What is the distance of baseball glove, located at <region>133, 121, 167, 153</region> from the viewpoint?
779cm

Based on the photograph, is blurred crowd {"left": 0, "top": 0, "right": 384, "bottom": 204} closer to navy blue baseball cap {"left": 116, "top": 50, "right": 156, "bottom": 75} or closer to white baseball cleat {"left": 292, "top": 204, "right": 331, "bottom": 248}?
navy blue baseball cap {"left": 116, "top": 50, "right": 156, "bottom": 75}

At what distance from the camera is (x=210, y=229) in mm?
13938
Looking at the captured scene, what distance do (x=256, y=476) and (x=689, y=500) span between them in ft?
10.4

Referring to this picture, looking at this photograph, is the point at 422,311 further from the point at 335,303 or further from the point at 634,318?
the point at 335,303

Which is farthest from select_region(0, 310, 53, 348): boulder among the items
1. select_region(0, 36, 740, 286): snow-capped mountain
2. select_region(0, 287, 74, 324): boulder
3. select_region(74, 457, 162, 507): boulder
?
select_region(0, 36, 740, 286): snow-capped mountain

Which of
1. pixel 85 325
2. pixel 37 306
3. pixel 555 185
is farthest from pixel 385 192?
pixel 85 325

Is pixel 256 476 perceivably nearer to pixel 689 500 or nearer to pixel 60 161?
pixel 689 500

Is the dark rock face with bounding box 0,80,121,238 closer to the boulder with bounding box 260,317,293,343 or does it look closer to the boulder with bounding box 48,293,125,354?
────────────────
[Description of the task] Copy all the records above word for word, keeping every line as it is.

[Solution to this exercise]
What is the distance of baseball glove, located at <region>133, 121, 167, 153</region> from the viewpoint?
779cm

Based on the photograph, is blurred crowd {"left": 0, "top": 0, "right": 384, "bottom": 204} closer to navy blue baseball cap {"left": 116, "top": 50, "right": 156, "bottom": 75} or closer to white baseball cleat {"left": 292, "top": 204, "right": 331, "bottom": 248}?
navy blue baseball cap {"left": 116, "top": 50, "right": 156, "bottom": 75}

At what distance from the camera is (x=210, y=229) in mm?
13938
Looking at the captured scene, what distance do (x=256, y=476) and (x=689, y=500) span between them in ft?
10.4

Referring to this picture, looking at this photograph, is the point at 422,311 further from the point at 335,303 or further from the point at 634,318?
the point at 335,303

Which is farthest from select_region(0, 310, 53, 348): boulder among the items
1. select_region(0, 36, 740, 286): snow-capped mountain
2. select_region(0, 287, 74, 324): boulder
3. select_region(74, 457, 162, 507): boulder
?
select_region(0, 36, 740, 286): snow-capped mountain

Which of
1. pixel 85 325
2. pixel 37 306
3. pixel 555 185
is farthest from pixel 385 192?
pixel 85 325

Is pixel 256 476 perceivably nearer to pixel 689 500 or nearer to pixel 60 161?
pixel 689 500

Is the dark rock face with bounding box 0,80,121,238 closer to the boulder with bounding box 260,317,293,343 or does it look closer to the boulder with bounding box 48,293,125,354?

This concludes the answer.